__Task to carry out__
Answer these questions about the web page on Zionism below:
1. Who is named as Founder and Co-Editor of Mondoweiss.net?
2. Which journalist does the first comment name?
3. According to Mooser, who was able to contact and appeal to high British officials?

__Passage for review__
I’m hopeful. The ways the world is changing are changing all of us, and ethnocentric arrogance is unsustainable in a globalized environment. I saw it yesterday in the young people at that religious ceremony, for many of whom self-regarding ideologies have just been hurtful. When traditional barriers break down, we’re all transformed. And yes I know, good things are also lost.

About Philip Weiss

Philip Weiss is Founder and Co-Editor of Mondoweiss.net.
Posted in Israel Lobby, US Policy in the Middle East, US Politics

{ 80 comments... read them below or add one }

  1. The statement by Petraeus was a watershed, although he has said it before. He is impervious to the Lobby, and all it needs is for his view to be accepted, magnified and disseminated by other military respresentatives and some of the braver journalists. (I’m thinking Seymour Hersh).

    The meme that Israel’s behaviour affects ‘Our Troops’, if it spreads, will do a great deal of good (however badly ‘Our Troops’ are actually treated in fact). Few Americans (especially the ‘patriots’) think of them as the mere cannon fodder they actually are.

    Some brave soul needs to be at the AIPAC bash to show that the Emperor has no clothes.

    • zamaaz says:

      ‘Zionism was born of anti-Semitism, it was the natural response to it, a way to get Jews out of an unsafe place. And of course Zionists cultivate the idea of persistent anti-Semitism to justify Israel’s militancy. ‘

      How many definitons are there for zionism? for ethnic preservation? for national survival? or to practice the writings of the Laws and teachings through the patriarchs? to marry people from other cultures is every one israeli’s decision…but as for a true Jew, an Israeli who lives by the tenets of Judaism (or a zionist at that) they must marry only ‘the people from their tribe’… that is one primary law for people of Israel since the days of Isaac…

  2. Mooser says:

    “Zionism was born of anti-Semitism, it was the natural response to it, a way to get Jews out of an unsafe place.”

    Really? Just musing, but if Jews were integrated into Europe the way they were in America, you think there would have been no Zionism? I really doubt it. In fact, the better the Jews are integrated, the better and more easily the demands for the “return of our homeland” can be made and facilitated. Tell me, after all, why Zionism’s greatest help comes from the US, the place where the Jews have the least need of it? (if in fact it could actually fulfill its promise of getting Jews our of danger, which of course, it doesn’t) Wasn’t Zionism the product of an era when by and large, the lot of the Jews in Europe was getting better, thus giving them the resources and influence to institute Zionism. ZIonism’s underpinnings were finished way before the Holacaust.
    Zionism is not the product of the Jews exclusion, it’s the product of the Jews admission to power, the product of say, Chiam Weitzman being able to contact and appeal to high British officials.
    And why is it you can’t grasp the concept that Zionism was instituted in spite of the Jews, not because of them?

    • MHughes976 says:

      Did Zionism have a strong constituency in Russia during the time of pogroms? And did things get worse when the Russian dispensation spread into partitioned Poland?
      - Whatever the answer to those questions, I’d think that there’s always an affinity between Zionism and anti-Semitism, both saying nonsensically that Jewish people are out of place, foreigners with no single loyalty, anywhere but in the lands to which Zionist aspire.

__Data__
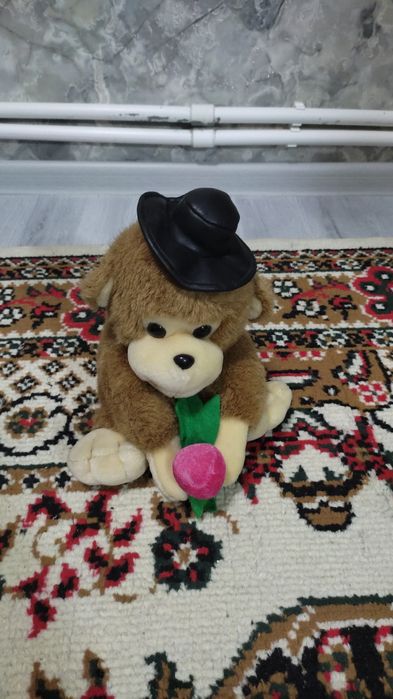 Игрушки детские  на батарейках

__Answer to the problem__
1. Philip Weiss
2. Seymour Hersh
3. Chiam Weitzman